Indica si cada afirmación concuerda con el fragmento sobre escritura colectiva que aparece abajo. Responde sí o no y cita literalmente las palabras del fragmento que lo deciden. (a) En Las primeras armas se trabajó con una casa ficticia desde el inicio. (b) En el compost hay restos de las bitácoras. (c) La tríada que da origen al compost incluye la música.

→ FRAGMENTO DEL DOCUMENTO
☆ ☆ ☆ ☆ ☆ ☆ ☆
Ese punto de partida es el primer desafío a la autoría y a la propiedad de lo escrito que implica la escritura colectiva. Es, en cierta forma, una invitación a disolver la individualidad contenida en la firma. Pienso en la conferencia de Michel Foucault publicada bajo el título ¿Qué es un autor?, donde analiza el estatuto del autor y su desaparición en la escritura contemporánea. Lo que habría que hacer, reflexiona Foucault, “es localizar el espacio dejado así vacío por la desaparición del autor, escrutar el reparto de las lagunas y de las fallas, y acechar los emplazamientos, las funciones libres que esa desaparición hace aparecer”.  Acechar esas funciones libres que aparecen en plural cuando desaparece quién escribe en singular. Algo de eso intentamos en estos procesos, aunque las dificultades nos acechen a nosotras. ¿Qué hay de propio y qué de ajeno en ese material? ¿Qué de eso que cada una coloca en su bitácora puede ser usado, tergiversado, modificado, incorporado por el resto?

En Las primeras armas, por ejemplo, quisimos trabajar sobre la pertenencia a un lugar, materializado por una casa (real) que estaba en vías de desaparición (reales). ¿Cómo esa casa y las historias que la habitaban, parte del material íntimo y familiar de una de las actrices, podía ser incorporado por el resto del equipo para hablar de sus lugares de anclajes, de sus puntos de referencias, de sus duelos personales? ¿Cómo construir a partir de la casa real, individual, una casa ficcional, colectiva?

 

Compost

El compost es el paso siguiente, materiales en descomposición, abono para la composición del relato. En él se encuentran restos de las bitácoras y también elementos nuevos que surgen en los ensayos, a través de las improvisaciones y de las diferentes consignas de creación escénica que van resolviendo las actrices. Es el resultado del encuentro de una tríada compuesta por los primeros apuntes, los cuerpos actorales y el espacio. En este sentido es el primer producto propiamente teatral.
☆ ☆ ☆ ☆ ☆ ☆ ☆
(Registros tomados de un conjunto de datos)
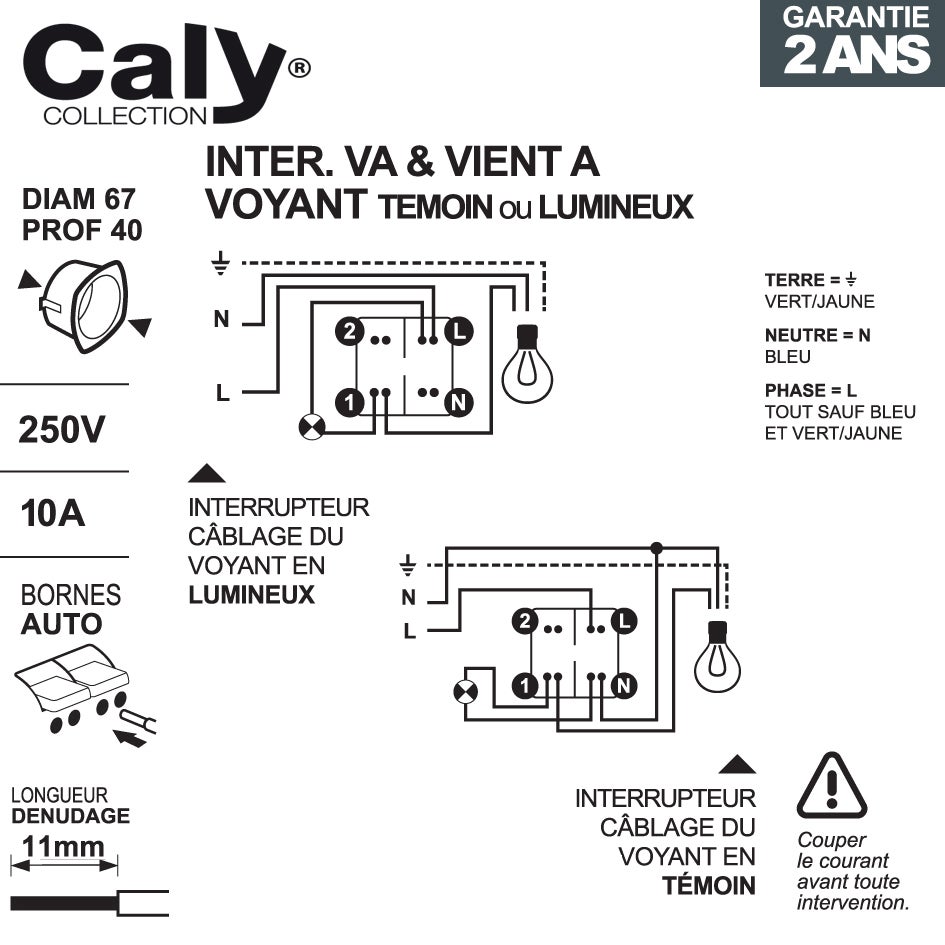 Caly®
COLLECTION

GARANTIE
2 ANS

INTER. VA & VIENT A VOYANT TEMOIN ou LUMINEUX

DIAM 67
PROF 40

250V

10A

BORNES
AUTO

LONGUEUR
DENUDAGE
11mm

N
L
2
L
1
N

TERRE = ⏚
VERT/JAUNE

NEUTRE = N
BLEU

PHASE = L
TOUT SAUF BLEU ET VERT/JAUNE

INTERRUPTEUR CÂBLAGE DU VOYANT EN LUMINEUX

N
L
2
L
1
N

INTERRUPTEUR CÂBLAGE DU VOYANT EN TÉMOIN

Couper le courant avant toute intervention.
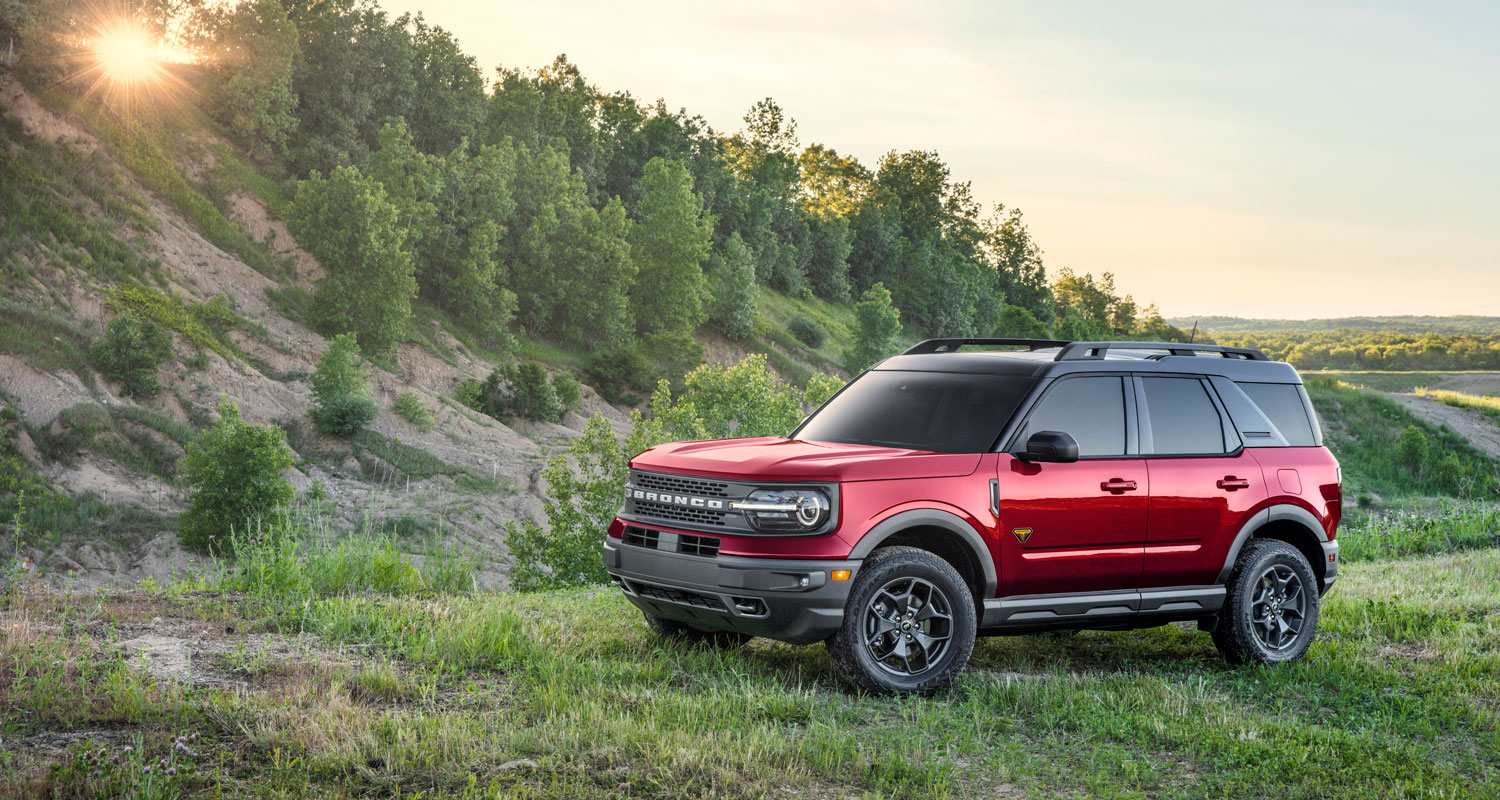 BRONCO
☆ ☆ ☆ ☆ ☆ ☆ ☆
→ RESPUESTA
(a) No: "materializado por una casa (real) que estaba en vías de desaparición".
(b) Sí: "En él se encuentran restos de las bitácoras".
(c) No: "una tríada compuesta por los primeros apuntes, los cuerpos actorales y el espacio".